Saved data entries
• • • • • • •

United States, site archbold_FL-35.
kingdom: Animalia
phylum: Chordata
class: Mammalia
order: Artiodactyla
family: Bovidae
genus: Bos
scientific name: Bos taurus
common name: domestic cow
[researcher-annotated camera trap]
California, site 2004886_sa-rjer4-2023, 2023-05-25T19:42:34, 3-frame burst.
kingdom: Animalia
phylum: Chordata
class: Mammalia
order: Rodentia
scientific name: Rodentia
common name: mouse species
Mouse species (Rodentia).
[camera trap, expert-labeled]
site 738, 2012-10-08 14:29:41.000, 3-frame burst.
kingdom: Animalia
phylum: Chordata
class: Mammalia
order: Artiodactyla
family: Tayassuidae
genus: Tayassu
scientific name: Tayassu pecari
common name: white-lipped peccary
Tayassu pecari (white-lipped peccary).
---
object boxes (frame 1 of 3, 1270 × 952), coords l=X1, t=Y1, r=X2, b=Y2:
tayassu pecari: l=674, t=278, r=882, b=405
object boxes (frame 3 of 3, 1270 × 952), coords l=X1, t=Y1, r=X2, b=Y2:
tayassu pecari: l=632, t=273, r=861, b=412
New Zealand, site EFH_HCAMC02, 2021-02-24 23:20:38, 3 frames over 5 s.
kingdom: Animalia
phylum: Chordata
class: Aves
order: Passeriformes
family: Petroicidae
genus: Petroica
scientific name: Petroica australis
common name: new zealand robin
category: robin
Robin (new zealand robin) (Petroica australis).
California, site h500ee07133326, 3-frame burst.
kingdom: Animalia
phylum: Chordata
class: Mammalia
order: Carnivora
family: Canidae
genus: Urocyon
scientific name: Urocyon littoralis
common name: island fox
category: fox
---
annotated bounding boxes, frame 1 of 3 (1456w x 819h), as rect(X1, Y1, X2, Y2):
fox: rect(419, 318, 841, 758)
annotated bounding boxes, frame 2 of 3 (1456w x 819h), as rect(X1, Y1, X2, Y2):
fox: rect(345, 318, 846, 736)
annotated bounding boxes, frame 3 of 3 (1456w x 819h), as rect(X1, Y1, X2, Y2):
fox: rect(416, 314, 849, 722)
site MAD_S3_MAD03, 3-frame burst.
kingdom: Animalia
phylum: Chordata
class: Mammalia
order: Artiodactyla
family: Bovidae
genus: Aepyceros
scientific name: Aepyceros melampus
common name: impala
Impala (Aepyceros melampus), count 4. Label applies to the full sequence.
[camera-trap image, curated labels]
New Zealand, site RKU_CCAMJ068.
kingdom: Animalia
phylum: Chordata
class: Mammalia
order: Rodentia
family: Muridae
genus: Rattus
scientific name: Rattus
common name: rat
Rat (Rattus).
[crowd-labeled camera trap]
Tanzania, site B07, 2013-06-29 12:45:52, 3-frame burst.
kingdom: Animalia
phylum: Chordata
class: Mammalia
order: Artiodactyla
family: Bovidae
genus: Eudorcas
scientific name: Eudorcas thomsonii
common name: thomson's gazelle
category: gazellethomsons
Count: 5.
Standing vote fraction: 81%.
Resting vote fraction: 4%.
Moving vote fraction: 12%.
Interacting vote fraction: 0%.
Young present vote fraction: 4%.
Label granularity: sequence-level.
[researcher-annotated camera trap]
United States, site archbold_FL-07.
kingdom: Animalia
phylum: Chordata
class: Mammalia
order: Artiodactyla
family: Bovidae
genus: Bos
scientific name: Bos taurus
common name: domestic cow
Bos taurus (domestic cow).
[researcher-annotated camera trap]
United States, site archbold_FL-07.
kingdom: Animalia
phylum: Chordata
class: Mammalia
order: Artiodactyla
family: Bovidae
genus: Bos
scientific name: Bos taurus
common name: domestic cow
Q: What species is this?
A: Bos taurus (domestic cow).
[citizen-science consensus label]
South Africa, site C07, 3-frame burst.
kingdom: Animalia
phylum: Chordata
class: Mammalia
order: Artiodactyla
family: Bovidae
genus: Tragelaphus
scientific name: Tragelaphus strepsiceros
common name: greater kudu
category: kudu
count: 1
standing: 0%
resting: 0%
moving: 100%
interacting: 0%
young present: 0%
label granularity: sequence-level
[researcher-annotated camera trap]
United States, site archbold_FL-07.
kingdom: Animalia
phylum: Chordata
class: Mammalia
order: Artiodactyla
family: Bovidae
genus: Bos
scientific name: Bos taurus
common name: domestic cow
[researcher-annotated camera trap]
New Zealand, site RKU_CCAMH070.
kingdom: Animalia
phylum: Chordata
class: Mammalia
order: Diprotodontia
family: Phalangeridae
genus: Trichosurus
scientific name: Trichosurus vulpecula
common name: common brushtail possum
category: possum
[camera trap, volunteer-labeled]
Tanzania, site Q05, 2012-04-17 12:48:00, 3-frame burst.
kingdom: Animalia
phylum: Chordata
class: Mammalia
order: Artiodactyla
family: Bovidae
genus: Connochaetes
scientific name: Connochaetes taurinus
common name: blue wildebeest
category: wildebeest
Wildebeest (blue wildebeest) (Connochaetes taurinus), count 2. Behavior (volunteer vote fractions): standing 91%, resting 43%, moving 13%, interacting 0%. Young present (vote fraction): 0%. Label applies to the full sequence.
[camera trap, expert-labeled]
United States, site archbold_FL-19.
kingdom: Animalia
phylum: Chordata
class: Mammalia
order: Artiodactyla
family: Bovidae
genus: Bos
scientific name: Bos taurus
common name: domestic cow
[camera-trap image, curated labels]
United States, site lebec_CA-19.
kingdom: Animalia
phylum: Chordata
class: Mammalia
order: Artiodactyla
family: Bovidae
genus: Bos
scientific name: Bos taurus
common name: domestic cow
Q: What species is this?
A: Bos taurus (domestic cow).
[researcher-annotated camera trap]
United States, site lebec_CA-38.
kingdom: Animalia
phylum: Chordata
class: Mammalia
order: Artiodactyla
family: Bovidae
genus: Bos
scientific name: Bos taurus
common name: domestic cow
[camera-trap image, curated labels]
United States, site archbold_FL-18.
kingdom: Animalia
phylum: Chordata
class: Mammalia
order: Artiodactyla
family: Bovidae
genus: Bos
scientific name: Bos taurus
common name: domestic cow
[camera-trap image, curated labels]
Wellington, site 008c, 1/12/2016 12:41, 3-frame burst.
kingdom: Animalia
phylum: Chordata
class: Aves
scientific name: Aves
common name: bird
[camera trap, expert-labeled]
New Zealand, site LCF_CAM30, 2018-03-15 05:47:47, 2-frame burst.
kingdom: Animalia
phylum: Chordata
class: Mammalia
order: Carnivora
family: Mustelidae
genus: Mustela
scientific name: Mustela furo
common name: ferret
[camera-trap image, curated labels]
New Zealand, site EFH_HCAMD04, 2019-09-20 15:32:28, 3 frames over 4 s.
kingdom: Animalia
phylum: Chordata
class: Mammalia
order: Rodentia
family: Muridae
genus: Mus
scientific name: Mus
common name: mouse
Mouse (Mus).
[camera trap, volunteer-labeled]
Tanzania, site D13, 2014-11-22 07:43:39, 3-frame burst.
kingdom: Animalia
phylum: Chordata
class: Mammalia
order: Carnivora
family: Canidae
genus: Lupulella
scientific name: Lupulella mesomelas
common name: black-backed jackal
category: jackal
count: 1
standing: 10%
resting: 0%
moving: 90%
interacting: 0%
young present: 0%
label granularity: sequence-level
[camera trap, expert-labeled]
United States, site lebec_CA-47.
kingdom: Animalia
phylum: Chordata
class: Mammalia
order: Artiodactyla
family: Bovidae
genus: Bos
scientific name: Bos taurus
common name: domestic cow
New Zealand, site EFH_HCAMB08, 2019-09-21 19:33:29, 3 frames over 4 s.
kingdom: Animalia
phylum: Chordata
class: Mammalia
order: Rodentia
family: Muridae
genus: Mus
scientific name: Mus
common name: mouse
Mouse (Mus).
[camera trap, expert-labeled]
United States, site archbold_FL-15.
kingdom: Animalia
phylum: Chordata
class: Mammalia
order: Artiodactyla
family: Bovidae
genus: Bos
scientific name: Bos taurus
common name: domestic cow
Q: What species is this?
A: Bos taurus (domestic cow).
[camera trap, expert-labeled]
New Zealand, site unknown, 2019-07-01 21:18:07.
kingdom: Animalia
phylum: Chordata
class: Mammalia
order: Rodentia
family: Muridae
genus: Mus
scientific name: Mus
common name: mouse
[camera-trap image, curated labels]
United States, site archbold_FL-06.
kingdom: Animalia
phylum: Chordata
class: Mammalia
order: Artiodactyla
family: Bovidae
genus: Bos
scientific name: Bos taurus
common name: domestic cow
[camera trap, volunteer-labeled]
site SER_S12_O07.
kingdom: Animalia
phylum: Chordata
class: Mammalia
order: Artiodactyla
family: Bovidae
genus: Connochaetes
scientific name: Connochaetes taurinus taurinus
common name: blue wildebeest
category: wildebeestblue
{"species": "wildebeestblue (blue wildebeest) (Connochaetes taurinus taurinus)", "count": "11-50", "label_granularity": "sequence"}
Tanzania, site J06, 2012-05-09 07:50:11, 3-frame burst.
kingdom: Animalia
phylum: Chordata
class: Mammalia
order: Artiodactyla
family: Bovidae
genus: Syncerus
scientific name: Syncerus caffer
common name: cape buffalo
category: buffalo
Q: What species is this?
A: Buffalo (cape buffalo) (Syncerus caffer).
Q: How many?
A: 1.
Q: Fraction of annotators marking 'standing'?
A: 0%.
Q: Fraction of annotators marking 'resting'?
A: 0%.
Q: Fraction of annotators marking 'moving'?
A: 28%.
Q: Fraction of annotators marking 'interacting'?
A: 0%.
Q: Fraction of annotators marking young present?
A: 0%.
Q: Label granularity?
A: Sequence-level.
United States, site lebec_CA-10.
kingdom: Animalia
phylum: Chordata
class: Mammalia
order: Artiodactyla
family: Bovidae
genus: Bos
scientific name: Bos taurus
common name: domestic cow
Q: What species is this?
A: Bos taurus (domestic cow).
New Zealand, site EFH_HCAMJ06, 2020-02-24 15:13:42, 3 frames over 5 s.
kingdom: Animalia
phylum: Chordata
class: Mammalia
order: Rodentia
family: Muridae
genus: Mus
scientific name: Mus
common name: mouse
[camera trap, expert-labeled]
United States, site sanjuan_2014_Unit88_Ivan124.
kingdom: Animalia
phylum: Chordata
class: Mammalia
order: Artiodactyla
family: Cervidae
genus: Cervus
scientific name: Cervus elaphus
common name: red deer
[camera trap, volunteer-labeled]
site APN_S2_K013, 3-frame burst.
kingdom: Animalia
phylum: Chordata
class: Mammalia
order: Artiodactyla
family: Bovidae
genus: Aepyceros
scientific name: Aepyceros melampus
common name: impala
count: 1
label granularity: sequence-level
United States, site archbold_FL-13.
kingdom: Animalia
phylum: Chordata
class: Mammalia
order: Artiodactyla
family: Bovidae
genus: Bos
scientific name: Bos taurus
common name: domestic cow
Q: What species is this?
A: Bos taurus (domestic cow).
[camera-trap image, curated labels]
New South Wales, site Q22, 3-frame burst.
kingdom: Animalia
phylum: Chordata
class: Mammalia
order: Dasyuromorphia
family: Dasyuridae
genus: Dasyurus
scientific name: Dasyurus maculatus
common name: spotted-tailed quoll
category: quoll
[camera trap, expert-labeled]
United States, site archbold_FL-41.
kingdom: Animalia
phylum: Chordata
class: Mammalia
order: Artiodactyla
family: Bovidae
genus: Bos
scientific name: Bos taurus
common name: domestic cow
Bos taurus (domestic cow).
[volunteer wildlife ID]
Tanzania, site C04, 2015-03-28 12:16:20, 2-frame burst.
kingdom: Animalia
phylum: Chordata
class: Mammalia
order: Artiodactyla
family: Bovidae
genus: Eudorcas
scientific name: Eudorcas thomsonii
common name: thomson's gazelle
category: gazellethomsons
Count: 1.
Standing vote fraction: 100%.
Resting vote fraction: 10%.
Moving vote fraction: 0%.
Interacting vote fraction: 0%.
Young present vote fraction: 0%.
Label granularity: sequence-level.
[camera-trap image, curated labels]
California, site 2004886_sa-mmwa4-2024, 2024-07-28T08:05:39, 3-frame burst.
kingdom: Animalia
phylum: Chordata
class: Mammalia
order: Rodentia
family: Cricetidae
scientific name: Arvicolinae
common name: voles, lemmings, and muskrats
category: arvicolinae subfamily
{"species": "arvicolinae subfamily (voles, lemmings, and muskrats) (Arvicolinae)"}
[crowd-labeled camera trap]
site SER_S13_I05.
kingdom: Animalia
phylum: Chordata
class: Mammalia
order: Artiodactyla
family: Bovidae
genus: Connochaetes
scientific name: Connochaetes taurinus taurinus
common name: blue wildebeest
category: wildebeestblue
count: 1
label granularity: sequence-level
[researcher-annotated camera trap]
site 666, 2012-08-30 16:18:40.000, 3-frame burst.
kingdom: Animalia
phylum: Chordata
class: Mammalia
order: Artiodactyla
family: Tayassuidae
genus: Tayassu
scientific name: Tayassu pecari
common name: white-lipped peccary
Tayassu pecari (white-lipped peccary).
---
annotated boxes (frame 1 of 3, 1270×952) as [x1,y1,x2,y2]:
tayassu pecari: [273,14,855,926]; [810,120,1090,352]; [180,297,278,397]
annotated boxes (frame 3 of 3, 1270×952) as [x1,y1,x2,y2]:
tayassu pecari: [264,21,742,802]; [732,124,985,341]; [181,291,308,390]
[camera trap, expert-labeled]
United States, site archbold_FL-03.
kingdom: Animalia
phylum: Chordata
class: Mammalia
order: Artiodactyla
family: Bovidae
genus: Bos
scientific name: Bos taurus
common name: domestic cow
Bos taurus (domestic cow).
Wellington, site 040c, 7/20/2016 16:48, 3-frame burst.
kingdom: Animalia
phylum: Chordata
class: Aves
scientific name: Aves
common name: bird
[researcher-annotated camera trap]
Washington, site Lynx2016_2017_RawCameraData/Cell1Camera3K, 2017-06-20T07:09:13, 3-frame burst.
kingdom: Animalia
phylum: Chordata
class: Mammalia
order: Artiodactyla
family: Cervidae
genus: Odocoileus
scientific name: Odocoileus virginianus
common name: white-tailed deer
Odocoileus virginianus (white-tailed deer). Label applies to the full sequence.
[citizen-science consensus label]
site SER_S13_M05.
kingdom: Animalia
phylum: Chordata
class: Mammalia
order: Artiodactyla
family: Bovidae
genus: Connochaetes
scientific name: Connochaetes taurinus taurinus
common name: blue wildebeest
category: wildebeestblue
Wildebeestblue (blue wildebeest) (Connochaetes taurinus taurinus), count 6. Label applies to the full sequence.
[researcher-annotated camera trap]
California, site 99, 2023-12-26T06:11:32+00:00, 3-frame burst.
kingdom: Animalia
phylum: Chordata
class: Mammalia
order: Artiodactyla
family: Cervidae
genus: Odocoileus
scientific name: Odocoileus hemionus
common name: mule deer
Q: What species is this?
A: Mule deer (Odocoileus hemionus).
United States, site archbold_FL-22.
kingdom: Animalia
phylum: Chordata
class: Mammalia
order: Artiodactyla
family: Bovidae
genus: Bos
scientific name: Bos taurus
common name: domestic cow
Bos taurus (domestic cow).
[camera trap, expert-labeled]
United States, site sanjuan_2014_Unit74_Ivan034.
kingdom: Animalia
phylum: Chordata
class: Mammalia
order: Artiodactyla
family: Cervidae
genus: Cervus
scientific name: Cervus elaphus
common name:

• • • • • • •

▸ Work task: Whenever a line above contains "Wellington", copy that line.

▸ Answer to this problem:
Wellington, site 008c, 1/12/2016 12:41, 3-frame burst.
Wellington, site 040c, 7/20/2016 16:48, 3-frame burst.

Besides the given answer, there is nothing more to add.